2018, Blog

Ohne Timeline leben

Gibt es ein Leben ohne soziale Netzwerke? Keine Nachrichten mehr von Bekannten und Freunden? Keine lustigen Katzenbilder? Kein Kontakt zum Internetbürger? Geht das? Klar.

Mitte diesen Jahres habe ich alle meine Konten in sozialen Netzwerken gelöscht. Facebook hatte ich eh nur knapp zwei Monate im letzten Jahr genutzt. Instagram etwas länger. Twitter richtig lange. Und verdammt. Das sparte bisher echt Zeit.

Erst dachte ich:

Ob ich damit umgehen kann?

Ich war eh nicht süchtig danach, aber Twitter war schon lustig. Instagram für den modernen Menschen so etwa wie die Entdeckung des Feuers.

Schau mal was ich alles schon angezündet habe!

Aber die Entscheidung war bewusst. Ich hatte einfach keine Lust mehr. Es war blanke Zeitverschwendung. Im Grunde fehlt jeder Mehrwert. Man ist ständig erreichbar.

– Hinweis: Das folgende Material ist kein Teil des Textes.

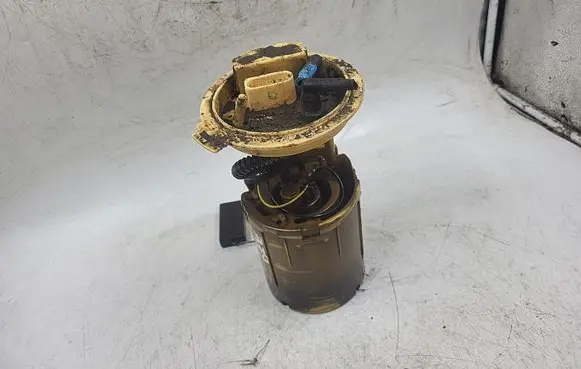 Seat Leon (1P) In-tank fuel pump 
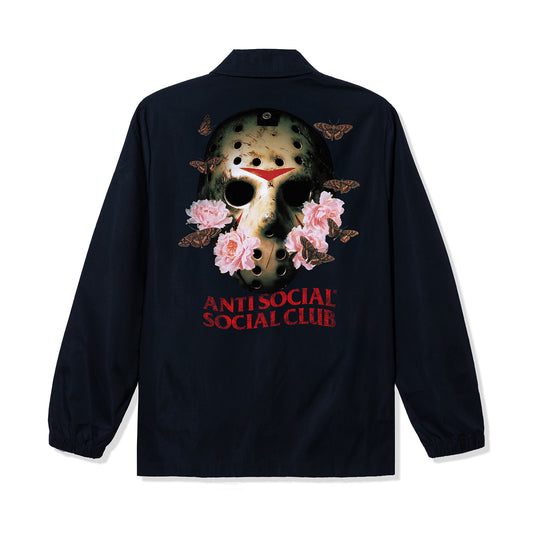 ASSC Hockey Coaches Jacket
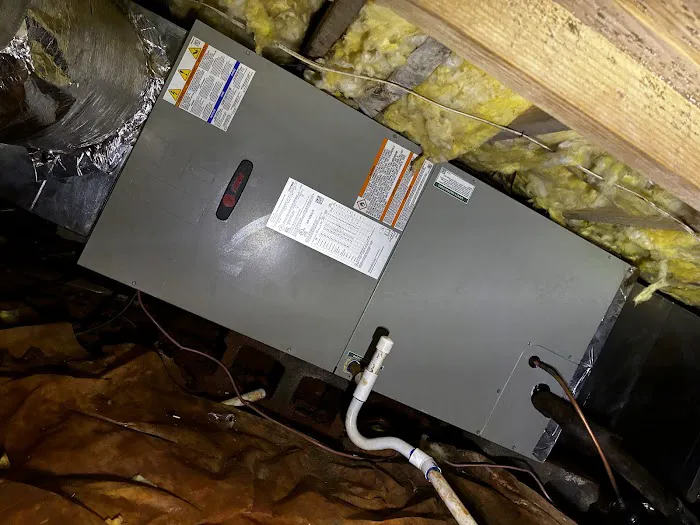 Precision Climate Control Picture 2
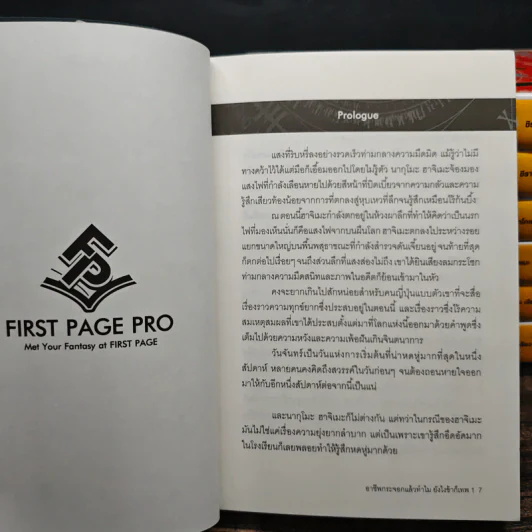 อาชีพกระจอกแล้วทำไม ยังไงข้าก็เทพ เล่ม 1-7 รูปที่ 6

Erreichbarer als per Telefon. Und, wenn du eingeloggt bist, dann weiß jeder, dass du die Nachricht auch erhalten hast. Voll toll. Soziale Netzwerke sind Stress. Ich habe mich davon befreit. Als Geringnutzer. Und trotzdem nicht bereut. Wenn es mir täglich eine Stunde gebracht hat, dann war das ein Erfolg. Und die Stunde konnte ich anders nutzen. Und sollte es auch nur Schlafen sein.

Ein weiterer positiver Effekt: Weit weniger Konsum von aufgezwungener Werbung. Trotz Blockliste ging immer mal was durch. Besonders bei den Apps. Ich hatte darauf keine Lust mehr. Die meiste Werbung habe ich eh als unanständig markiert. Egal wofür.

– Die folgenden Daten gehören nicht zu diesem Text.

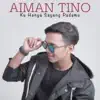 KU HANYA SAYANG PADAMU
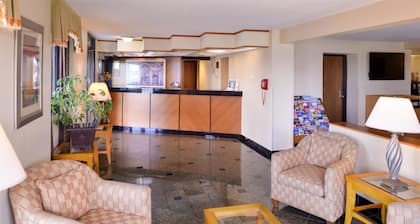 Americas Best Value Inn Collinsville St. Louis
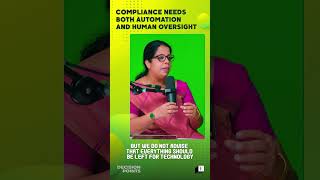 Compliance Needs Both Automation And Human Oversight | Echelon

Und die Kontakte? Klar, manche Kommunikation war lustig. Aber aus meiner Kontaktliste kannte ich 4 Twitterer und 4 Instagramer persönlich. Da waren aber noch je 500 andere Nutzer. Keine Ahnung. Mal hier, mal da ein kleiner Tweet-Plausch. Aber mehr auch nicht.

Und wie war das für den Blog? Immerhin habe ich meine Beiträge dort verteilt und Besucher angelockt. Naja. Keine Veränderung. Es ist alles beim Alten geblieben.

Der eigene Kontaktkreis besteht eh aus Familie, Kollegen, Freunde und oft die Bekannten und Freunde, die man irgendwo und irgendwann zurückgelassen hat. Sporadische Kontakte meist. Mehr ist da nicht. Bei Niemandem. Selbst, wenn man tausende Follower oder virtuelle Freunde hat, so haben sie praktisch keinen Einfluss auf den Nutzer. Eher andersherum. Man bildet sich einen Einfluss ein und versucht für andere fremde Leute irgendetwas darzustellen. Das ist aber sinnlos. Als Privatperson eh. Als Influenzer, also beruflich, auch nur Show. Eine Show bis zum Burnout. Zeitverschwendung.

Würden alle Nutzer sozialer Netzwerke die gleiche Zeit für gute Taten aufwenden, die sie beim Scrollen und Füllen von Timelines verschwenden, wäre der Planet wahrscheinlich in einem besseren Zustand.